I did return in time to join the litter-pick on March 17th when the reserve was looking incredibly tidy, with cleared glades and meadows and last year’s undergrowth well rotted back, all ready for the new spring. Small stinging nettles, hogweed, cow parsley, goose grass, dog’s mercury and wild arum were already starting to create a new green carpet. Celandine leaves covered the damp places. Ten days of seriously high temperatures for March have followed, so now the yellow celandine flowers are open and many trees are already in leaf – horse chestnuts have unfurled their buds enough for the flowers to show through; willows are dripping with greenery, elder is open and sycamore buds are beginning to swell. At the top of the park the daffodils are so early that they will have peaked before the holidays. I was slightly amazed to hear a cock pheasant call from around the meadow area on the 17th, and even more surprised when a female appeared on our lawn (a considerable distance from the meadow!) a fewdays later. Now alerted by Peter that a male and three hen pheasants have taken up residence close to the hide, the reason is apparent …… ready access to grainon the ground, which brings us back to ‘the rat’…. obviously there for the same reason. This morning , as well as watching the brilliantly coloured cock pheasant strutting in the meadow, I watched the brown rat make five trips out from the dead reed mace cover to gather mouthfuls of small stalks, taking them back to build a nest in a convenient ‘grain raiding’ location. Unfortunately, this is the wrong sort of rat, it’s ‘ratty’ the water vole that we’d like to see back in the park.

I also went out this morning to listen to bird-song: migrant chiff chaffs and blackcaps, wrens by the river and nuthatch ‘whe-het’ calls from the tree tops. It was enjoyable in the sunshine, although it was 10 degrees cooler than last week. I chose to walk through the northern end of the reserve, from the playing fields, to see the full extent of the lack of ground water. The three new ponds are completely dry and the old established ‘Archie’s pond’ just has mud with a few moorhen footprints, no water at all.
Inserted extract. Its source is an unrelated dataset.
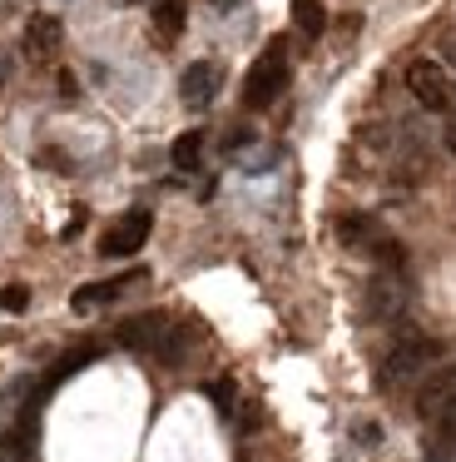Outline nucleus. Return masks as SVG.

The loss of this pond will be very serious as the great crested newts would have returned here to breed earlier in the year. Frog spawn, despite being protected by jelly, was left rotting in the small channel, which flowed from springs in the watercress beds, after it dried up – as shown in Bridget’s photos. This small stream, regularly cleared in autumn by FoCP and HMWT members, used to be delightful to see, with its clear water and gravel bed; a serious loss to us but even more so to the invertebrates, such as caddis fly, dragonfly and damsel fly whose larvae would have been developing there. Signal crayfish, our alien invaders, would have been left high and dry, unless they made it back to the river; even here the levels are much lower now, with a wide area of reeds to each bank and scarcely any water flowing over the weirs. This drought is getting to be a very serious issue and a summer deluge of 2007 proportions will be needed to restore the aquifers. Watford’s water is supplied from artesian wells under the chalk and without doubt abstraction by humans for industry, agriculture and homes is contributing to the loss of our chalk streams. Whilst we wait for rain, everyone will have to start to conserve water and reduce usage. Good advice from the Watford U3A gardening group is to plant fewer potted plants this summer as they do require so much watering, and to use recycled water whenever possible.

Nature usually has a way of bouncing back, but not always – loss of biodiversity is a real possibility – but regrettably I have last minute news – the rat count is rising!